### Your instructions
Count how many lines in the records contain the word "crowd", and reply with that number alone.

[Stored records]

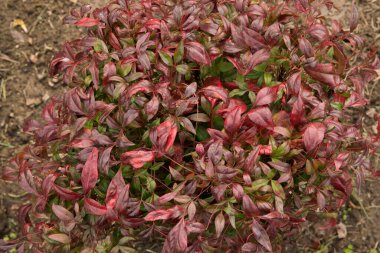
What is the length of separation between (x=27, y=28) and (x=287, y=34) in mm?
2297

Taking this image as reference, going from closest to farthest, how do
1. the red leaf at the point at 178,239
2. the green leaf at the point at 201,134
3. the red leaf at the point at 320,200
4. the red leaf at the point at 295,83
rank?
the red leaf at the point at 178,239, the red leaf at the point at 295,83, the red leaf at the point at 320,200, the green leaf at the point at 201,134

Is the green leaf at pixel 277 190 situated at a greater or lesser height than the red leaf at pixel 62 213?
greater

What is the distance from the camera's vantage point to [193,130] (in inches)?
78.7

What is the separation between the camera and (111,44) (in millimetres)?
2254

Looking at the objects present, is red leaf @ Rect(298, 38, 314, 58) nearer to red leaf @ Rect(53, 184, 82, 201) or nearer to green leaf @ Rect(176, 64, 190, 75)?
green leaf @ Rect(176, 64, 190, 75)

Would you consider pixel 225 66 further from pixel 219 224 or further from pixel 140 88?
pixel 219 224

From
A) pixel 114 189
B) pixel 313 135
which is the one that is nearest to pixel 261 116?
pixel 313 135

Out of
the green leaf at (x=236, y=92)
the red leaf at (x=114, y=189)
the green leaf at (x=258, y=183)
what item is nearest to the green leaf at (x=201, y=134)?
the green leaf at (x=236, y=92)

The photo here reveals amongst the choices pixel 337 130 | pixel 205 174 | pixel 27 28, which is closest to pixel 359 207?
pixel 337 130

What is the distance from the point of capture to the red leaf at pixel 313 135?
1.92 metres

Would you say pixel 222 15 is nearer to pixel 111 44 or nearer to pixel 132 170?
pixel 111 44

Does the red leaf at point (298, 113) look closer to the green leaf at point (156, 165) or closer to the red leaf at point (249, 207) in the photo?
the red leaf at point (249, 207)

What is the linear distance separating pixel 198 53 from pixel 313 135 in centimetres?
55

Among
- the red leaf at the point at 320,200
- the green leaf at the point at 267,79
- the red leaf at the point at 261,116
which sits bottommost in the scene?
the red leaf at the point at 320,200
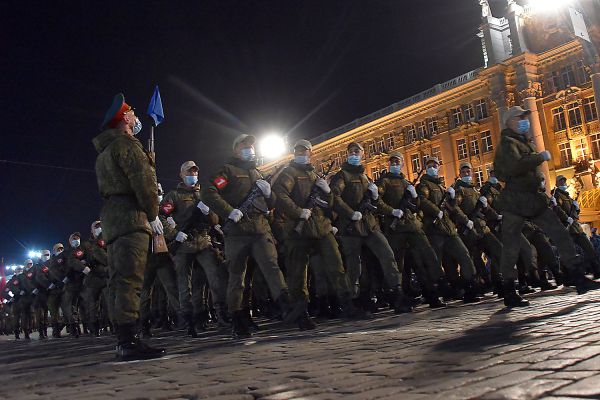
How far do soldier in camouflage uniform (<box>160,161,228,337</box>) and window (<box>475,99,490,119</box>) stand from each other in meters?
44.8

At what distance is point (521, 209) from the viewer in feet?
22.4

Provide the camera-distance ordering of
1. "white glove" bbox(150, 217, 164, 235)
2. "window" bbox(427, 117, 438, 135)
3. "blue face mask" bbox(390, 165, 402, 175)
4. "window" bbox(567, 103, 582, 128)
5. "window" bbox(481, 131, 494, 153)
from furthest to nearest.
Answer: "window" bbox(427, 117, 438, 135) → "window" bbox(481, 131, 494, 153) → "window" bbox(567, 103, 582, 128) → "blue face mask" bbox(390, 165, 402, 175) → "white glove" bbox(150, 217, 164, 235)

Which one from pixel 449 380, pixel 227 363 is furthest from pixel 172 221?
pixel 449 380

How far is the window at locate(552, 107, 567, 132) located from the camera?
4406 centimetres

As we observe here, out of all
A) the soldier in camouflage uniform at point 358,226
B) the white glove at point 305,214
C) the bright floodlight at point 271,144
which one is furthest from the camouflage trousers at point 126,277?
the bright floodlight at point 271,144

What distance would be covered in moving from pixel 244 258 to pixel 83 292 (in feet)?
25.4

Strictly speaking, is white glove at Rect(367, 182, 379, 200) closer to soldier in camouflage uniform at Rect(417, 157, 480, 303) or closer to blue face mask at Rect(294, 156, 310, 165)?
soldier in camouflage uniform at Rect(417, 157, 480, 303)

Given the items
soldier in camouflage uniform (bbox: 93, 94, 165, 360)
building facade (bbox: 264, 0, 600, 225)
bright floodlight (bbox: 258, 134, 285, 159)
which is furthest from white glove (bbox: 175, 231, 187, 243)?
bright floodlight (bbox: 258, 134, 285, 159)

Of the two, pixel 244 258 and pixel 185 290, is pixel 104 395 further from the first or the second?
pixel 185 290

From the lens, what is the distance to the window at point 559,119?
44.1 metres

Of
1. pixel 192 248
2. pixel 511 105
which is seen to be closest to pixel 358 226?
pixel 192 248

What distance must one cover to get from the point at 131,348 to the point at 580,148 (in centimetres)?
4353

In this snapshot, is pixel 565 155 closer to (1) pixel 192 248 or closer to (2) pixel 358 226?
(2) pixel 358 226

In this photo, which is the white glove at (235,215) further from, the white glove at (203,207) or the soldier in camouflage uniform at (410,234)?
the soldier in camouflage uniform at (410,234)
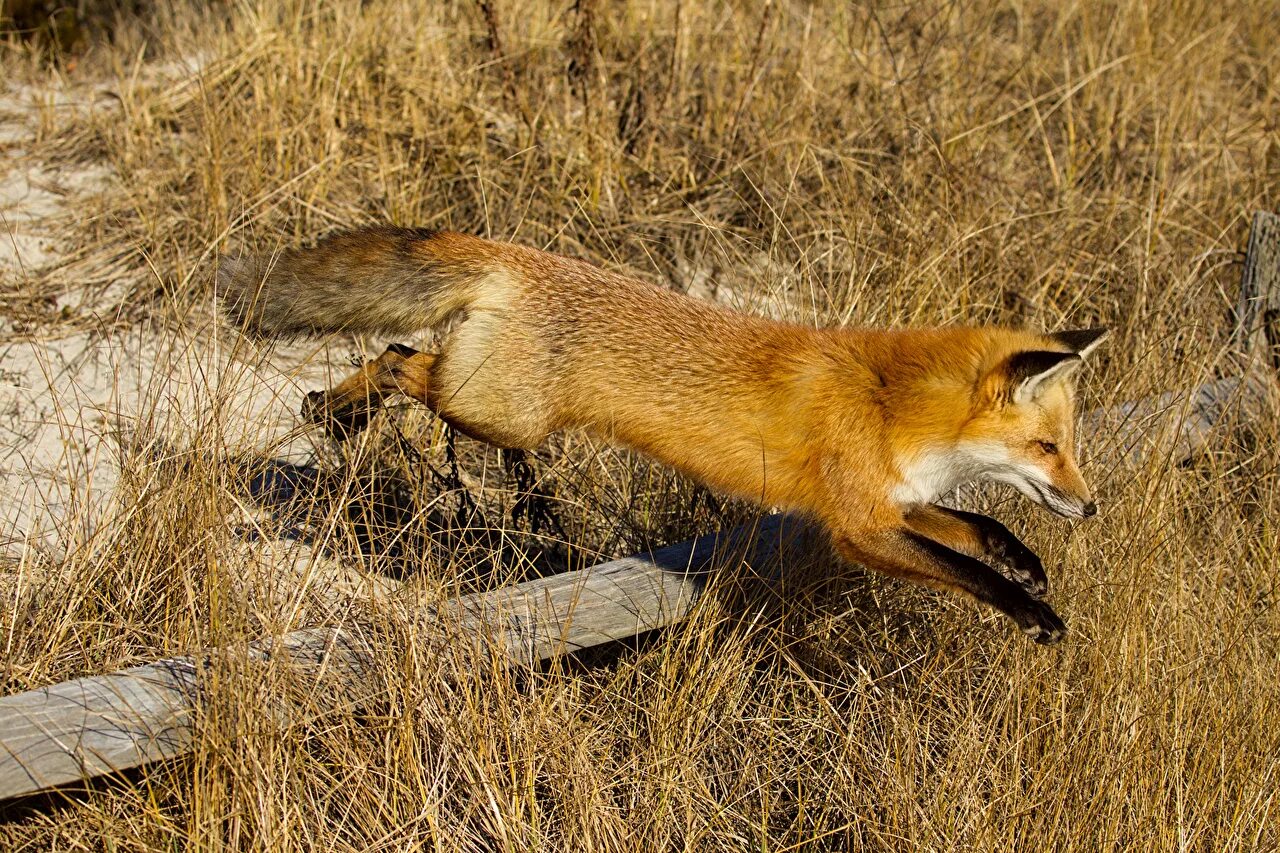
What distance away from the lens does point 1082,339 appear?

==

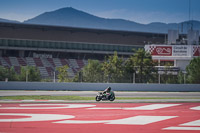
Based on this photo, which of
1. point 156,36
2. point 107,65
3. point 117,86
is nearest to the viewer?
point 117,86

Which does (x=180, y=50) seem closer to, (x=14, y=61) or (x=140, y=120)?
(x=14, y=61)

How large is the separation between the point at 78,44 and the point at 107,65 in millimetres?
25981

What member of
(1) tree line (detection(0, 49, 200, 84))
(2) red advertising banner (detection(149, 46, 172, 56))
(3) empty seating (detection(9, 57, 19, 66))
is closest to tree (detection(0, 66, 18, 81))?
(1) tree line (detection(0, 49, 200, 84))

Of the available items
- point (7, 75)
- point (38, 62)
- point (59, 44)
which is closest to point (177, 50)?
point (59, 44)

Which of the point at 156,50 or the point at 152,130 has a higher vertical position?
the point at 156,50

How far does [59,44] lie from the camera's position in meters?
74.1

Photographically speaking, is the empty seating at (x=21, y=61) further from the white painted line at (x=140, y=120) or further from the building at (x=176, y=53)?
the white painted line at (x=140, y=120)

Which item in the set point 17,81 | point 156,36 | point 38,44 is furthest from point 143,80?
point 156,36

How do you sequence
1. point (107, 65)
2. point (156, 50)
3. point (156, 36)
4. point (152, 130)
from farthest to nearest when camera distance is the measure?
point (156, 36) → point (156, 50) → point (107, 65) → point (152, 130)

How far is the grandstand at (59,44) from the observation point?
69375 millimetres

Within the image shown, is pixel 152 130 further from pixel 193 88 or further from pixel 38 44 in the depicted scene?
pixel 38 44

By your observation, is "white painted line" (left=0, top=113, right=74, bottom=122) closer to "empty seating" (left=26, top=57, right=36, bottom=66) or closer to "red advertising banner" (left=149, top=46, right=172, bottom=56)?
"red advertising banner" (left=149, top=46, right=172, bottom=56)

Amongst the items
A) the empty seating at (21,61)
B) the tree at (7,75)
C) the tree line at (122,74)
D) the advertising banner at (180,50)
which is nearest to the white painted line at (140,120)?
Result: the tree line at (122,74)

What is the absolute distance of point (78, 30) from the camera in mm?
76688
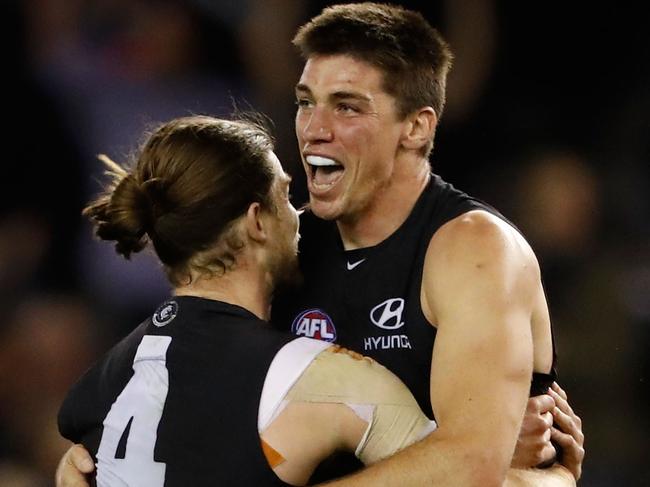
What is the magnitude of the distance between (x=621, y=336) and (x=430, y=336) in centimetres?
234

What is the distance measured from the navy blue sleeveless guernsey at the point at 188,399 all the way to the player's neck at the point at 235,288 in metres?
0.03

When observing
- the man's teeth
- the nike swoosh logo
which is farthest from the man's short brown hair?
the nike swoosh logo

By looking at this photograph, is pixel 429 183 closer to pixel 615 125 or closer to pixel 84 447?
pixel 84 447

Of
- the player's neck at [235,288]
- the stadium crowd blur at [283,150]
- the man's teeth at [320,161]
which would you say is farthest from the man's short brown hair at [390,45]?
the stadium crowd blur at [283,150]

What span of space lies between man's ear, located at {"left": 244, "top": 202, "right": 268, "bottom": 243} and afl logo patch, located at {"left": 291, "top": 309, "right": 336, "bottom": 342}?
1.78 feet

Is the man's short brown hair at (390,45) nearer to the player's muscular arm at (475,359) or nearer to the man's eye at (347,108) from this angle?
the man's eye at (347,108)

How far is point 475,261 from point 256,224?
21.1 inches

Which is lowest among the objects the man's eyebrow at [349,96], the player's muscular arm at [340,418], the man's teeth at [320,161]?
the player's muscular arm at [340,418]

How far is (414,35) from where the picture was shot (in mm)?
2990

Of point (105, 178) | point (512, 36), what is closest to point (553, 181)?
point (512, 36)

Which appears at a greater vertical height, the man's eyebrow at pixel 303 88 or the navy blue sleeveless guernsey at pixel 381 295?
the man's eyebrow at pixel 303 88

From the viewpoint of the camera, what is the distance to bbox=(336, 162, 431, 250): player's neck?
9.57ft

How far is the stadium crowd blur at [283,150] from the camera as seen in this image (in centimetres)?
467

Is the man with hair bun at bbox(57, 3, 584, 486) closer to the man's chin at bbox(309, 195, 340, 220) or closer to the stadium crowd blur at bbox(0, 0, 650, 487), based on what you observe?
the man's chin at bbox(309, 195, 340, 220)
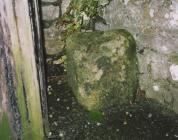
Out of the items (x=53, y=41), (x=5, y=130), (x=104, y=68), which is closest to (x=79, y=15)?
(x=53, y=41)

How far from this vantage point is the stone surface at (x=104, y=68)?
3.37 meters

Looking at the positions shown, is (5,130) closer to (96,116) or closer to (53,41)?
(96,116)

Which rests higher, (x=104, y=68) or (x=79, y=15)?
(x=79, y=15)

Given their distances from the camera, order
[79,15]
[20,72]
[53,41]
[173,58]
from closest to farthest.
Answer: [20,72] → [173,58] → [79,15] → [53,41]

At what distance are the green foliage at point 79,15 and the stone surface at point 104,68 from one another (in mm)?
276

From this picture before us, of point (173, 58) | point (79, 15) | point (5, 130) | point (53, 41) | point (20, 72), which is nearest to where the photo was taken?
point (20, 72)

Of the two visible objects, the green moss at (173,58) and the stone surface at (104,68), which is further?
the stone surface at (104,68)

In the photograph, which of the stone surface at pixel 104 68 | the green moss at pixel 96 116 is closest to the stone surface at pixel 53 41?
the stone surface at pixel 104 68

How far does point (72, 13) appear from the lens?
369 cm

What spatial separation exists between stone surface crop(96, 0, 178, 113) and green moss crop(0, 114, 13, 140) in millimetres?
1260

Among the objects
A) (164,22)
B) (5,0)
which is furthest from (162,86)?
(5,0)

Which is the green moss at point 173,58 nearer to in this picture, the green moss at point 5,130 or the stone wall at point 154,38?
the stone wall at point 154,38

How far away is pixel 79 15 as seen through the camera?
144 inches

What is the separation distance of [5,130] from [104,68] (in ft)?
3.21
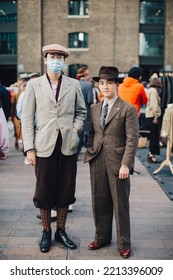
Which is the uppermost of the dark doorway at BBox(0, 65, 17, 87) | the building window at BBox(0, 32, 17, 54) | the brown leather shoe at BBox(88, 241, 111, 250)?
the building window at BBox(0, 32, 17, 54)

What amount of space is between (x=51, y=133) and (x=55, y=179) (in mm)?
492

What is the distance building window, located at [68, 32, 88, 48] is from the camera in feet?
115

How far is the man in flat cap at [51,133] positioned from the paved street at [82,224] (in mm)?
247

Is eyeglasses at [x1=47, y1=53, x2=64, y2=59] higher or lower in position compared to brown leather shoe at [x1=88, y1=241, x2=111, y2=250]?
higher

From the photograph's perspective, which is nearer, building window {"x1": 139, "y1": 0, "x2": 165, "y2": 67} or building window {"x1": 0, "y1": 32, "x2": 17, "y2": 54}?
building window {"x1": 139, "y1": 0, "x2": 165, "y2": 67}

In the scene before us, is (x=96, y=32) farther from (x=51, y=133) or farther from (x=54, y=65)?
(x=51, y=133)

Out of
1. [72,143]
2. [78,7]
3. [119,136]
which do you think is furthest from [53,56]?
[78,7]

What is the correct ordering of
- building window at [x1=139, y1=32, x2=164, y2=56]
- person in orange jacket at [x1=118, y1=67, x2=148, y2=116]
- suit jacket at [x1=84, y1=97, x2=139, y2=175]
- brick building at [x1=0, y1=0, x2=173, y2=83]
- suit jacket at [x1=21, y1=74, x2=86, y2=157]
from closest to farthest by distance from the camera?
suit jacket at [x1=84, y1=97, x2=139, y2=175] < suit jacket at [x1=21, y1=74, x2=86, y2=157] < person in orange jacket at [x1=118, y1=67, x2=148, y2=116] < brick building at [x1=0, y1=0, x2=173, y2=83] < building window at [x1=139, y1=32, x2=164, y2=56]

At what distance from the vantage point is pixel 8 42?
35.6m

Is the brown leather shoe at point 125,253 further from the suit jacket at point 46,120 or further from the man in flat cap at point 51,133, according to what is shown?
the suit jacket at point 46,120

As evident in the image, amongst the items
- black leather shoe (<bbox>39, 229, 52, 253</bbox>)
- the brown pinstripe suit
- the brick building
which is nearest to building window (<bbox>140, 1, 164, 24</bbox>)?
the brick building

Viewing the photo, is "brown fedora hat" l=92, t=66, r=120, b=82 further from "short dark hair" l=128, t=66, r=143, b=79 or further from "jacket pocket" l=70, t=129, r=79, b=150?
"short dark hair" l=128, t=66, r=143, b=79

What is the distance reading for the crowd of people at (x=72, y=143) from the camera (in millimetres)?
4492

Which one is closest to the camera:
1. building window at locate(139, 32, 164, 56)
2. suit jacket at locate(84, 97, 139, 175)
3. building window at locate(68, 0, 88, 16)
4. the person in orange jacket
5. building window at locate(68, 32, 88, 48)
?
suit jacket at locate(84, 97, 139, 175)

### Solution
5